To keep synthesis times within reasonable limits (e.g., less than one hour per configuration), we evaluated a proxy application in place of the performance modeling use case. The proxy application solves the n-body problem through a Runge-Kutta-Fehlberg method with adaptive step size (RKF45) [16], and it has been implemented in C. The gravity interactions between bodies simulated by the application resemble the patterns of interaction among multiple agents in our target MFA/MA model, and the same RKF45 method will be used to solve the ODEs modeling the evolution of the cyber-physical system under investigation. Therefore, results from the synthesis of the n-body application can be used to decide which floating-point configurations shall be evaluated in the synthesis of the MFA/MA accelerator, keeping in mind that the requested precision may change when the number of interacting agents increases.

Our target application contains the kernel function to be accelerated (solve) together with a main program that runs the n-body simulation and plots its outputs. By looking at the output plots, it is easy to assess if the solution is converging correctly. Figure 2 shows the output plots obtained running simulations of the motion of two planets, i.e., the evolution of their orbits starting from an initial condition where the planet with the smallest mass has non-zero speed (purple trace) and the planet with the biggest one is still (green trace). The correct plot in Figure 2(a) is obtained with double-precision floating-point calculations, while using an extremely low precision in part of the simulation may lead to an incorrect plot such as the one in Figure 2(b). Thanks to its advanced co-simulation features, Bambu is able to use the main function of the target application as a testbench to verify the correct behavior of the accelerated kernel function; it is therefore possible to plot similar output graphs with results from the RTL simulation of the generated accelerator. TrueFloat configurations with unacceptably low precision will then be discarded either because the simulation does not produce a result within a given time limit or by comparing their outputs with Figure 2(a).

As TrueFloat allows controlling floating-point configurations at the function level, it is important to analyze the call graph of the target application (Figure 3). The solve kernel function repeatedly calls subfunctions interpolateResult and RKF45Step; the latter contains a loop calling subfunction RKF45SubStep, which in turn calls multiple times the computeF function. The application also includes calls to floating-point mathematical functions from the C standard library. The amount of floating-point operations executed by the application partially depends on the floating-point format used, as there are loops that terminate based on the achieved precision; in a double-precision run, there are approximately 200.000 floating-point additions and just as many multiplications, floating-point divisions and other mathematical functions are less than 1000.

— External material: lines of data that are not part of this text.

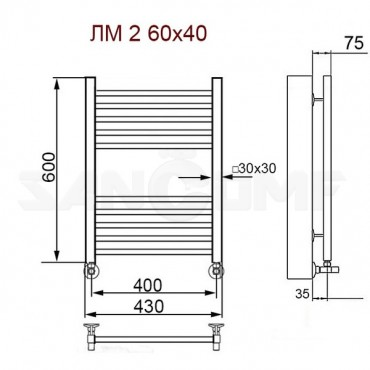 Полотенцесушитель водяной ПК Ника (Nika) Modern ЛМ 2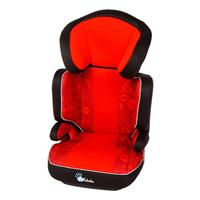 Altabebe Childseat Giro Plus Group 2+3 15-36kg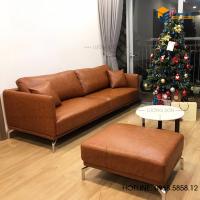 Sofa góc da thông minh màu da bò – sfd18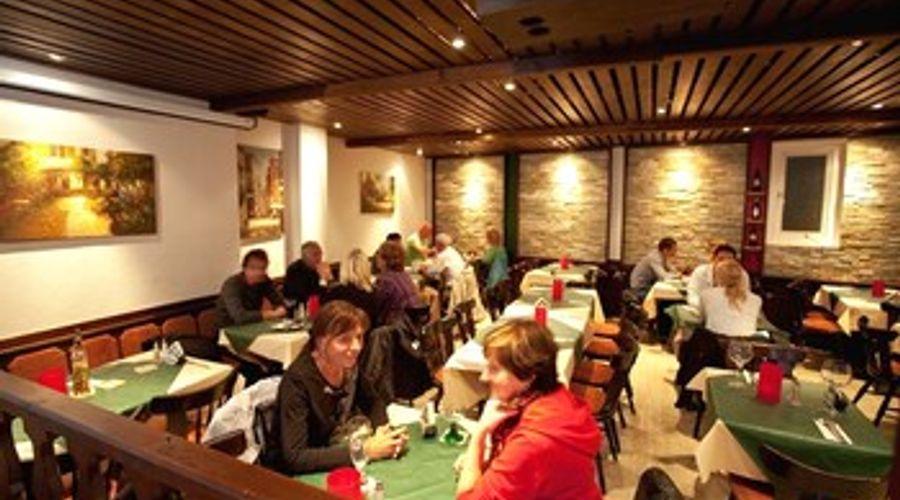 Centro Hotel Hamburg-6 of 11 photos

We kept the double-precision version of the target application as a baseline (configuration 0 in Table 1) and selected six TrueFloat configurations to compare against it, all of which produced correct simulation results. We first reduced the number of bits for mantissa and exponent for the whole accelerator, specifying a format for solve in the Bambu command-line options and requesting the propagation of the format to all called functions. The specialization string was selected to obtain IEEE-compliant behavior. The minimum number of bits was found to be 22 for the mantissa and 7 for the exponent, scaling the bias accordingly (configuration 2); trimming the bitwidths further resulted in no convergence or unacceptable errors in the output plots. Interestingly, this means that IEEE single-precision floating-point would also be an acceptable configuration, and so we included that in the evaluation (configuration 1). Next, we tested whether we could further reduce the number of bits with respect to configuration 2 by selecting a different format for one or more subfunctions (configurations 3 and 4); in fact, lowering the precision of functions that contain fewer operations has a smaller impact on the accelerator QoR, but also a smaller impact on the application accuracy. Finally, we acted on the specialization string of configurations 2 and 3 removing support for subnormal numbers and using truncation instead of rounding to nearest even (configurations 5 and 6), as this was previously shown to be beneficial, especially in terms of area consumption [19].

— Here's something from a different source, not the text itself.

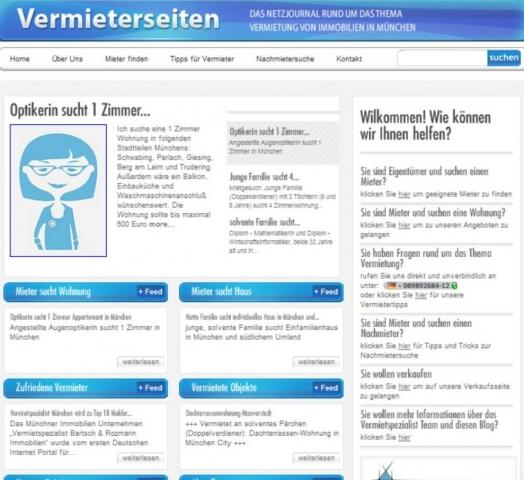 Berlin-News.NET - Berlin Infos & Berlin Tipps | Nützliche Informationen für Vermieter in München: www.tipps-für-vermieter.de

We synthesized six versions of the n-body application with Bambu according to the configurations of Table 1 and evaluated the QoR of the generated accelerators after place-and-route (p&r). We chose an Alveo U55C FPGA from AMD/Xilinx as target and requested a clock period of 5ns, which was achieved by all configurations; all other Bambu options were left as default in order to focus on the effects of customizing floating-point formats on performance. We evaluated and reported in Figure 4 the number of clock cycles from simulation, the latency considering the achieved frequency post p&r, and area consumption in terms of number of digital signal processing blocks (DSPs, the scarcest resource on FPGA and required to implement floating-point multiplications), slices, lookup tables (LUTs), and registers.

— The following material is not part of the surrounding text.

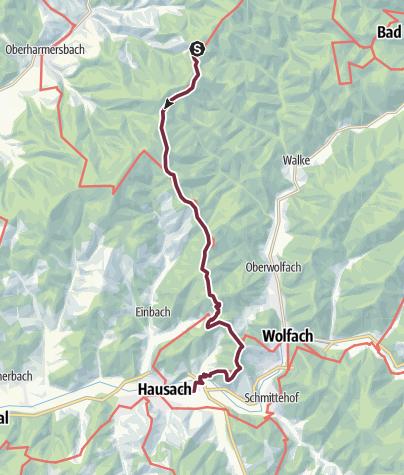 Karte / Westweg-Etappe 06: Hark - Hausach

Green bars represent synthesis results for configuration 0, i.e., the 64-bit double-precision baseline; all other configurations use floating-point formats with fewer bits, which translates directly into fewer resources consumed (Figures 4(c)-4(f)). The comparison is especially striking in Figure 4(c), as the other configurations use $\sim 85\%$ fewer DSPs. Looking at performance (Figures 4(a) and 4(b)), however, configuration 0 is not the slowest one: configurations 3, 4, and 6 perform worse than configurations 1, 2, and 5, with configuration 4 even running slower than the double-precision baseline. Despite using custom formats with fewer bits, in fact, these configurations have to pay the price of converting data between different types every time that one of the affected subfunctions is called. (It is likely possible to restructure the code to mitigate this issue, e.g., by unrolling loops that call the same function multiple times.) The suggestions of moving from rounding to truncation and of dropping support for subnormals were proven to be beneficial, as configurations 5 and 6 result in better QoR than configurations 2 and 3 along all considered metrics.

From these results, we can conclude that using custom floating-point formats generated by TrueFloat is highly beneficial to reduce the area consumption of ODE solvers accelerated on FPGA. The latency of the generated accelerators can decrease when reducing the number of bits used for floating-point computations, but other factors, such as the amount of required conversion operators, may counter the improvement. In absolute terms, the accelerators we generated are quite slow ($\sim 7$ times higher latency than software execution); however, we did not exploit any of the available parallelism in the application, and thus we are confident that it would not take too much effort to obtain higher-performance versions of the accelerator. Even in the worst case that we evaluated, the resources required occupy less than $\sim 4\%$ of the target FPGA, suggesting that, for example, aggressive unrolling of loops should be possible (considering also that the application is highly compute-intensive and thus memory bandwidth should not be a bottleneck if intermediate results are kept on-chip).